= Filmarchives online =

Film Archives Online is a web gateway providing easy access to moving image collections from various European film archives. It allows the search of a growing number of individual archival databases. Since February 2007, catalogue information on around 25.000 film works – mainly non-fiction material – is searchable in English, German, French, Italian, and Czech. The database is constantly growing. Where available, streaming videos and screenshots are provided with the respective film work entry.

As locating moving images is often a complex, time-consuming, and costly process, film archives online aim to simplify the access and distribution of archival films in Europe. The portal addresses user groups from professional media and film production to scientific research. Content, filmographic data, and physical characteristics can be used to search moving images. Search results provide available information about the existence and location of the materials. In addition to the search function, the website provides contact information to facilitate access to the moving image items and, if available, links to digital content available for online viewing.

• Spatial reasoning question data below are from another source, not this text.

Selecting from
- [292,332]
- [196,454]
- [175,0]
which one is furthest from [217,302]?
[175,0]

Film archives online result from the MIDAS project (Moving Image Database for Access and Re-use of European Film Collections). MIDAS was initiated in January 2006 as a pilot project in the MEDIA Programme of the European Commission and ended in January 2009. It was coordinated by the Deutsches Filminstitut and other institutions dedicated to collecting and preserving the European film heritage. The consortium comprises eighteen institutions – among them the British Film Institute, Národní Filmový Archiv (Prague), the Cinémathèque Royale de Belgique (Brussels) and the DEFA Foundation.